Hi Cristina! You made a good point. If for instance we think about Bitcoin, once his value was meaningless but now, mainly thanks to its spreading, became unneglectable. If you then think that now BTC nodes use thousands of MW of energy for its mining with increasing competition and depletion of resources, and so currency creation belongs just to the most powerful entities in the system, is easy to understand that it does not foster sustainability and equality.
As you mention, and I also believe, the real challenge is to exploit such technologies to induce a switching to currency which have value for the whole community, which is something completely different by the paradigm used by Ethereum or Bitcoin etc. In these systems for instance, their native currencies (ETH, BTC) cannot be coined by any node but miners (by mining reward) or by the admin (issuance). But a key concept in the decentralization of currencies wouldn’t be that everybody can issue such currency with the same criteria?!

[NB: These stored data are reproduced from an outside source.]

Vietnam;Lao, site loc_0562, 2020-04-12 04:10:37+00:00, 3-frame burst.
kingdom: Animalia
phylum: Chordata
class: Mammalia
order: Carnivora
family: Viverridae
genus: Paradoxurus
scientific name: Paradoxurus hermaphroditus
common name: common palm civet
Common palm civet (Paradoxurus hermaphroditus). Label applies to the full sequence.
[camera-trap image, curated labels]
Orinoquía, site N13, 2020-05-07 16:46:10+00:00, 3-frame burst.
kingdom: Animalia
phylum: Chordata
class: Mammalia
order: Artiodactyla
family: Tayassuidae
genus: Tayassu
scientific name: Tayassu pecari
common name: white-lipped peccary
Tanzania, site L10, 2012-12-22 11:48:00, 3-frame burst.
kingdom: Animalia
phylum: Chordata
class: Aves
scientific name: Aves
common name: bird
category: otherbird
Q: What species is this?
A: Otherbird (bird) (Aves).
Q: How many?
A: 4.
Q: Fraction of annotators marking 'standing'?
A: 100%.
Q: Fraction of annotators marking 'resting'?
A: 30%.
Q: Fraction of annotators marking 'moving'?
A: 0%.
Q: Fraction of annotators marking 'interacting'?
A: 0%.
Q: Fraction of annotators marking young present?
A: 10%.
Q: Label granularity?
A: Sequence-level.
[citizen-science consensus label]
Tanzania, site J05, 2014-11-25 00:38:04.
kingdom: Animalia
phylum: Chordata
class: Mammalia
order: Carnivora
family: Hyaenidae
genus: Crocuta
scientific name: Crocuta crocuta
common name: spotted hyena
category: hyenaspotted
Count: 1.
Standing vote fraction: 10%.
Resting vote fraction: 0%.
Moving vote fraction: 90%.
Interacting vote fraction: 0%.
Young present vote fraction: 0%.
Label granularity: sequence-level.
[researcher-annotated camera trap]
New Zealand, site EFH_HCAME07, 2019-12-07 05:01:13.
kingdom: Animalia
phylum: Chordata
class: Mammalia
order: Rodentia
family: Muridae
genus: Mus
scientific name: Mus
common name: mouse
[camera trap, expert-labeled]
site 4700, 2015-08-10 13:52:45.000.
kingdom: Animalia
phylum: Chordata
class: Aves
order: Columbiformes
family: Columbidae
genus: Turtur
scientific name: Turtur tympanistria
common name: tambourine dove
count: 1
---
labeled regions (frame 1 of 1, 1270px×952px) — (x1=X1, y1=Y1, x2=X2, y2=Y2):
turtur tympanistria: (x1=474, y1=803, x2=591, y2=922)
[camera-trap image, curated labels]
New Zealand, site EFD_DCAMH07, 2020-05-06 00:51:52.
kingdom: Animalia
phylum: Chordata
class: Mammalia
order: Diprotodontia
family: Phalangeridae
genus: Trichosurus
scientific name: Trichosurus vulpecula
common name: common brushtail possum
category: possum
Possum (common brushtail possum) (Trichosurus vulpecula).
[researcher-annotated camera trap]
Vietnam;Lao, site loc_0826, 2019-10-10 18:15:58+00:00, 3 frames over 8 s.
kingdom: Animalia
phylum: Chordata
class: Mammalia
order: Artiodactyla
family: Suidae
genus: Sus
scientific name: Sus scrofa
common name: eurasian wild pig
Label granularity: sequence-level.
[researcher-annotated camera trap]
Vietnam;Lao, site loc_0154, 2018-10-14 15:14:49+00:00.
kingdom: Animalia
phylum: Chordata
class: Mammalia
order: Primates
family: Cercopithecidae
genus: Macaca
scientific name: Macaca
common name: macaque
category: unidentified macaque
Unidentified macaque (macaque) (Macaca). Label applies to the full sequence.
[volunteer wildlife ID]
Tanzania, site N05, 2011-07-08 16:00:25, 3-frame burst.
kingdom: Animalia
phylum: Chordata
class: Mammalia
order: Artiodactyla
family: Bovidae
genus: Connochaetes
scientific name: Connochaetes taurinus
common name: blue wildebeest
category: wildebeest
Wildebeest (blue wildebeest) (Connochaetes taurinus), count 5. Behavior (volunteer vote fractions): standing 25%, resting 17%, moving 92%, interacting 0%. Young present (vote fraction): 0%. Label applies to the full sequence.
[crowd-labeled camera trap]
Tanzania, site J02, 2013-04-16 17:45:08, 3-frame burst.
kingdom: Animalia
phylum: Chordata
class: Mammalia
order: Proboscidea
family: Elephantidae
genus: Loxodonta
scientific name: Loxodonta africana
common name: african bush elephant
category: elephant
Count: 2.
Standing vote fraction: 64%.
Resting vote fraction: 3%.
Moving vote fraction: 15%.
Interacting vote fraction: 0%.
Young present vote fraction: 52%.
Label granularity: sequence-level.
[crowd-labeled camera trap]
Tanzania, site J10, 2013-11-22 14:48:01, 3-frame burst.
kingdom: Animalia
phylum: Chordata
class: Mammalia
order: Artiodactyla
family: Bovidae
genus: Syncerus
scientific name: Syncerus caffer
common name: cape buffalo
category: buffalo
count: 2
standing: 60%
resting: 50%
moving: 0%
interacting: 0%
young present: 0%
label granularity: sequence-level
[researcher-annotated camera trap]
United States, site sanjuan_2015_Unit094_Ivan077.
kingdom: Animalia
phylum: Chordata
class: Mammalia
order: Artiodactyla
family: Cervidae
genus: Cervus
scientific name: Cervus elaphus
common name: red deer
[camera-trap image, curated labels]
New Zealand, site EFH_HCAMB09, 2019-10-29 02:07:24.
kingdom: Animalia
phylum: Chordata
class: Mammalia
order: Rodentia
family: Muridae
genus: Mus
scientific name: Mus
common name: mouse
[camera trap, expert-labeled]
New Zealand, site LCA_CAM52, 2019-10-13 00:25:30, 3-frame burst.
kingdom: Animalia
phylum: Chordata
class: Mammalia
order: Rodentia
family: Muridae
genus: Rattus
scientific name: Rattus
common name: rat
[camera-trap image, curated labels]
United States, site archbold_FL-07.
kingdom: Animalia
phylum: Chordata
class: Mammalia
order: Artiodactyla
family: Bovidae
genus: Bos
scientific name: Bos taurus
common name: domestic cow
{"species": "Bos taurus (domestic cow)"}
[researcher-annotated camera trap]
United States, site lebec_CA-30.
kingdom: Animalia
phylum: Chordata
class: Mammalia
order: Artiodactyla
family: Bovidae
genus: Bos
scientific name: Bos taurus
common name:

My answer to this question is off course yes. This is the reason why I am working on something similiar as you said. Although knowledge for me is energy (kWh) given there is no better minimum common denominator than such size to relate to account for everything in this world and to aggregate different fields of application. For this reason I have idealized a system where everybody can issue assets proportionally to the energy they saved. In this way, if such system is widespread and consensus is accepted among parties, such adoption brings towards a reduction in pollution, resource depletion, energy efficiency increasing, fostering of IoT home appliances and data communication, switiching in policies etc..all this by making “money”…
Federico, you are making some really important points. Let me start with saying that i do see knowledge as energy and the fundamental and most important form of energy human beings have at their disposal. For this reason, we should move beyond a human capital view which monetarises knowledge (and invite speculation and exploitation, and accumulation through credentialism) to a humane capital which views knowledge as a common good with moral demands.
In regard to the more technical part of your reply, we are moving beyond Blockchain 1.0 and 2.0 into a new, exciting but unexplored territory. Yet, there is an increasing demand for better ways to ‘measure, weigh, evaluate and value the impact of human beings. In doing this we will need to make quite a shift from considering currency only in terms of money to currency in terms of what we consider having ‘current’ value.